■ PROBLEMS TO WORK ON ■
[1] Condense the paragraph of the tech gadget text below that begins "The Evernote geeks justify" into a shorter version that keeps its main facts.
[2] Repeat word for word the part of the tech gadget text below starting with "Albert M. Muniz, Jr., a" and going on through "is most satisfying.".

■ TEXT ■
Can’t put down your iPad or Samsung Smartphone? Tech gadget obsession may have turned users into zombie addicts.
People who carry multiple cool tech gadgets over at Evernote in Silicon Valley are featured in today’s Wall Street Journal. At first I thought it was only smartphone addiction. But the obsession has spread to tablets, laptops, netbooks, iPods and all the peripheral gear: extra batteries, USB wireless modems, power cords, etc., etc.
The Evernote geeks justify lugging 25 pounds of tech gear with them based on feature preferences. They like owning the latest and greatest tech gadgets that heightens social status. But their addiction for electronic gear is clearly a sign of tech gadget obsession.
Albert M. Muniz, Jr., a professor of marketing at DePaul University in Chicago has studied devoted Apple geeks. He thinks they’re three major characteristics of iPad and Mac owners:
- Rituals and Traditions. Apple devotees were willing to stand in line or sleep overnight near an Apple store to buy an iPad, when they could have ordered it online. Standing side-by-side with a tribe or community, however, is most satisfying.
- Like Harley riders, many Apple customers feel a need to help others who share similar values expressed in the “I’m a Mac” television commercials.

■ PROVIDED MATERIAL ■
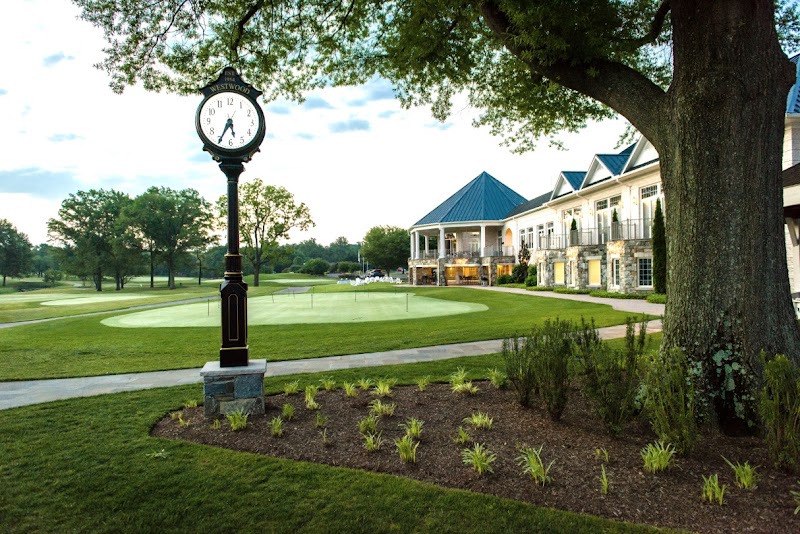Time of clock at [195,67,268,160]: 5:34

■ SOLUTIONS IN ORDER ■
[1] Evernote's gadget fans explain hauling 25 pounds of gear by their feature preferences and like how the newest devices raise their social status, but their craving for electronics clearly shows tech gadget obsession.

[2]
Albert M. Muniz, Jr., a professor of marketing at DePaul University in Chicago has studied devoted Apple geeks. He thinks they’re three major characteristics of iPad and Mac owners:
- Rituals and Traditions. Apple devotees were willing to stand in line or sleep overnight near an Apple store to buy an iPad, when they could have ordered it online. Standing side-by-side with a tribe or community, however, is most satisfying.